# Ihre Aufgabe
Beantworten Sie anhand des zu prüfenden Textes folgende Fragen:
1. Welche Programmziele der Linken werden genannt?
2. Weshalb lehnt die Linke laut ihrem Wahlprogramm Wirtschaftssanktionen ab?
3. In welchem Jahr hat Oskar Lafontaine die SPD verlassen?

┌─ Zu prüfender Text

Die Linke wurde gegründet, um sich für die einzusetzen, die es schwer haben. Ihre Programmziele sind sozialer Ausgleich, Chancengleichheit, Frieden und Abrüstung. Laut ihrem Wahlprogramm lehnt sie Wirtschaftssanktionen ab, weil sie in der Regel nicht den Machthabern, sondern der Bevölkerung schaden - im Falle der Russlandsanktionen vor allem der Bevölkerung in Deutschland.
Ihr Ehemann, der frühere SPD- und Linkspartei-Chef Oskar Lafontaine, hat 2007 die SPD verlassen und die Linke mitbegründet. Sehen Sie sich in dieser Tradition?

└─
┌─ Informationen

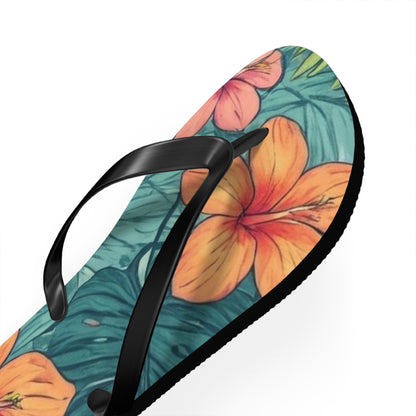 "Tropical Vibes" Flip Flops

└─
┌─ Informationen

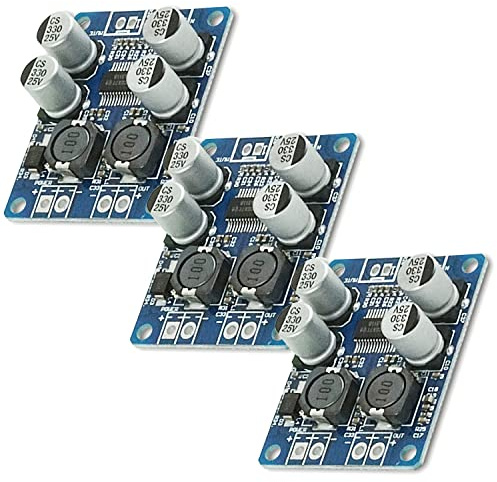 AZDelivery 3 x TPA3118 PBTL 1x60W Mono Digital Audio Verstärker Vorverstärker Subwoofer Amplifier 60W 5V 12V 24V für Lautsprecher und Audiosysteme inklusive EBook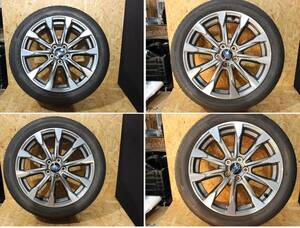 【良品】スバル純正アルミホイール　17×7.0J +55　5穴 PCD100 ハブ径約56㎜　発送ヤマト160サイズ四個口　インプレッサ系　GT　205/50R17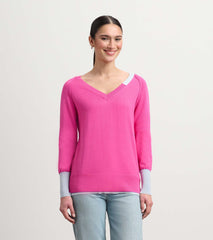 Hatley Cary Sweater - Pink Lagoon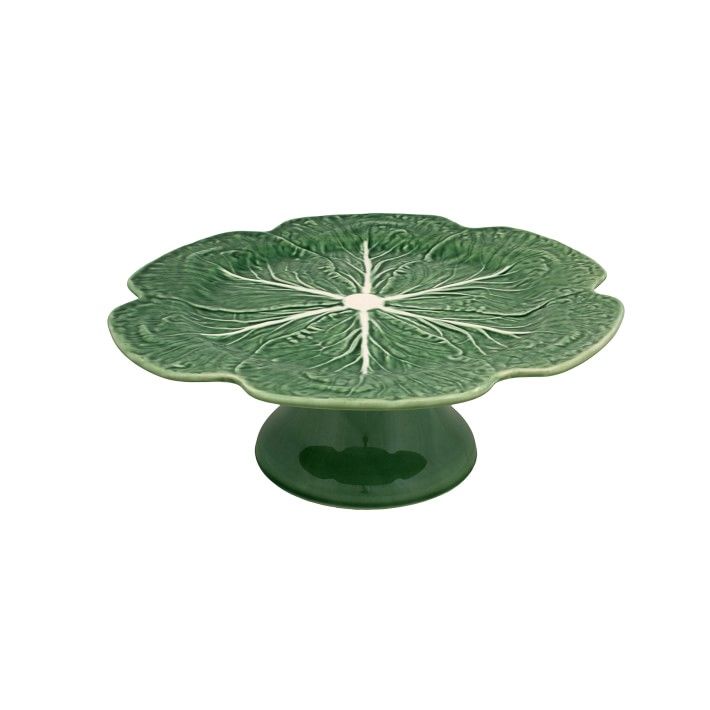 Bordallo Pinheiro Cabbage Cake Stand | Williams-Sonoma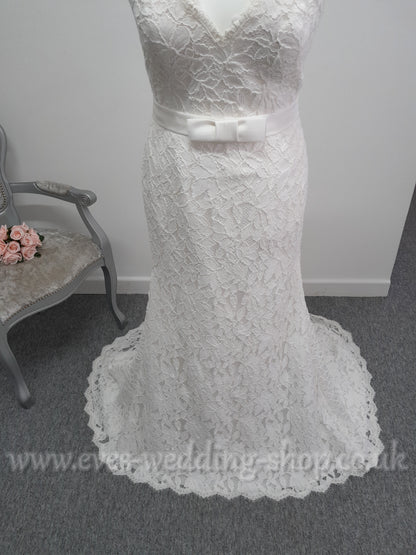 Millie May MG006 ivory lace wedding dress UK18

└─

# Die Antwort
1. Sozialer Ausgleich, Chancengleichheit, Frieden und Abrüstung.
2. Weil sie in der Regel nicht den Machthabern, sondern der Bevölkerung schaden.
3. 2007.